CINEMA – “L’insulto” – Un film del libanese Ziad Doueiri

L’insulto (Ziad Doueiri, Libano 2017)

di Pierpaolo De Pazzi

Valutazione 3/5

Un futile litigio tra un libanese cristiano, Toni (Adel Karam) e un profugo paleINSULTOstinese, Yasser, degenera, finendo in tribunale e sfocia in un caso nazionale, una resa dei conti tra culture diverse, in una Beirut sul punto di scoppiare.

Film a suo modo autobiografico, affonda lo sguardo su una situazione complicatissima come quella del Libano e della difficile pace che il paese ora mantiene, oscillando pericolosamente sul baratro di un passato, rispetto a cui non si riesce a voltare pagina.

Doueiri ha raccontato in un’intervista che gli è capitato di vivere un episodio molto simile a quello che innesca la dinamica processuale del film. Il regista, libanese di una famiglia di sinistra e filopalestinese, e l’operaio palestinese con cui discuteva hanno però saputo fermarsi prima di arrivare all’insulto. Il regista ha scritto la sceneggiatura immaginando cosa sarebbe potuto succedere se avessero invece superato il punto di non ritorno. Un limite che in Medio Oriente è troppo facile valicare, rischiando di riaprire conflitti che hanno origini vecchie come la storia di Caino e Abele.

Doueiri aveva girato il film precedente, The Attack, in Israele: i paesi arabi boicottano Israele e per questo quel film è stato vietato e addirittura il regista ha fatto qualche giorno di carcere in Libano. Doueiri, sposato con una libanese di famiglia cristiana falangista, ha scritto L’insulto anche in risposta a questo boicottaggio.
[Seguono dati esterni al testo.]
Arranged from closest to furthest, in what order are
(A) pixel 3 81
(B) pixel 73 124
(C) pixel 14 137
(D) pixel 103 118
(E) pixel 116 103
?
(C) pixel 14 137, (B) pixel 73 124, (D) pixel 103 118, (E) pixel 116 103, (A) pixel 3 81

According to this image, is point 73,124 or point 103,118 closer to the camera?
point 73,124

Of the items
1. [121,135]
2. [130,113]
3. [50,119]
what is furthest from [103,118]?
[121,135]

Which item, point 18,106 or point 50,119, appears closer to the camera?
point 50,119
Per il suo film Doueiri, che è stato assistente di tarantino in America, paese dove ha imparato a fare cinema (e si vede), sceglie lo schema del Legal Drama, adattissimo a rappresentare contrapposizioni, ricerche di mediazione e dilemmi etici. Lo fa con una serie di attori molto bravi, su tutti Kamel El Basha, premiato con la Coppa Volpi a Venezia.
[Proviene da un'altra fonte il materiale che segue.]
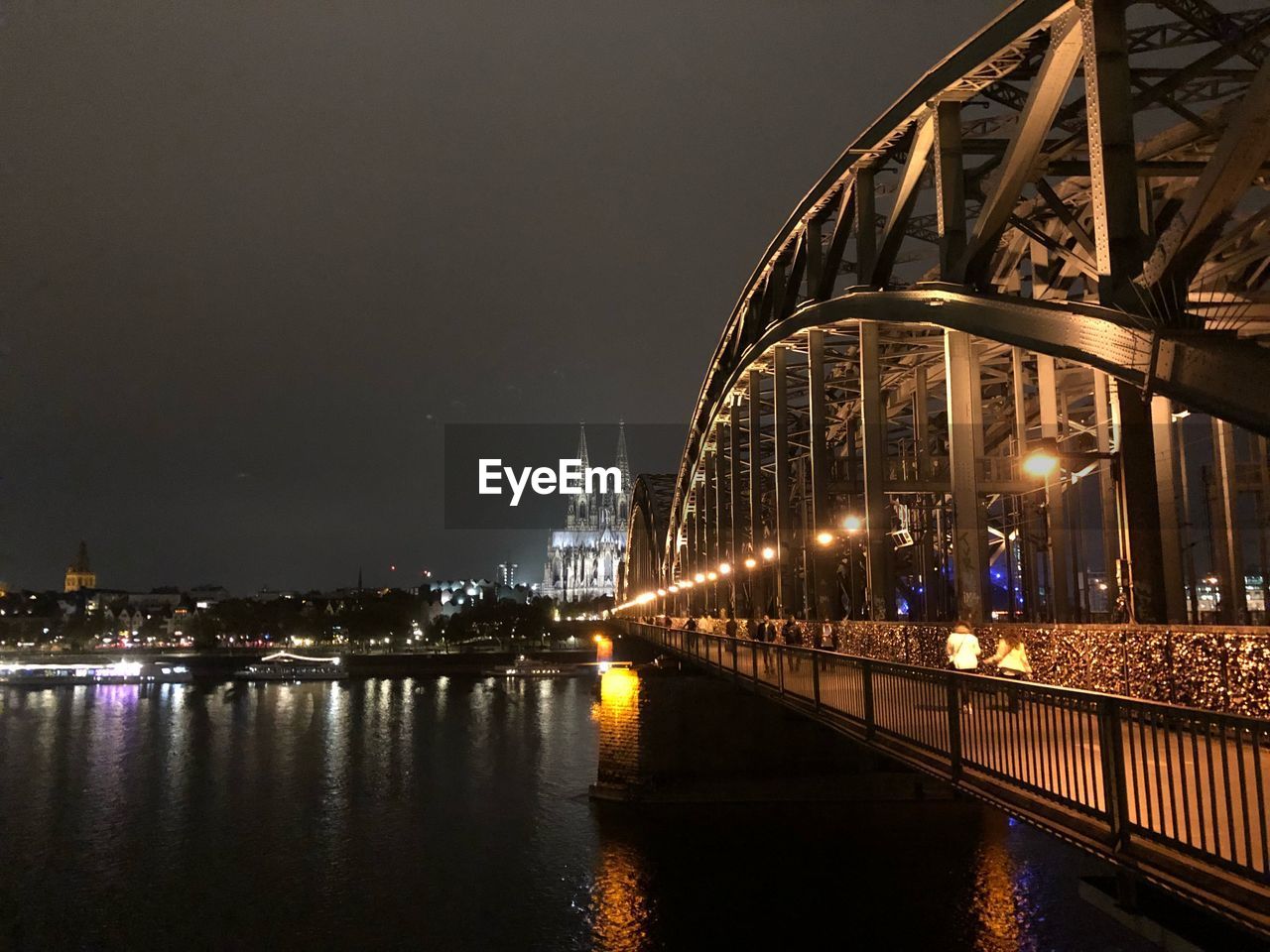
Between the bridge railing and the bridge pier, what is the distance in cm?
1813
Il limite più grosso di questo film, a mio modo di vedere, è di essere eccessivamente didascalico, un po’ troppo parlato e spiegato, mentre il cinema deve privilegiare la visione, deve trasmettere i propri contenuti emotivi soprattutto mostrando. Qui lo spettatore finisce per sentirsi a scuola, indottrinato con un sussidiario sul Libano.
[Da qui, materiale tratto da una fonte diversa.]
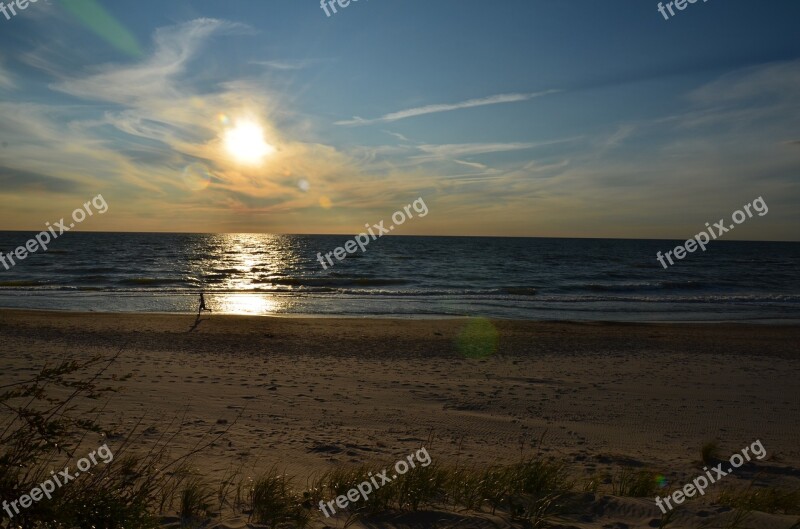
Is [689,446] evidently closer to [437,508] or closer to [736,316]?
[437,508]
Per situazioni come questa, ci dice Doueiri, non ci sono soluzioni facili, i popoli non chiedono scusa, l’ONU non è un tribunale delle nazioni e tutti hanno i loro gravi torti. Ci vorrebbe una nebbia magica che doni l’oblio, e con esso la pace, a tutti quelli che sono in conflitto. Come l’alito del Drago descritto ne Il gigante sepolto del nobel Kazuo Ishiguro.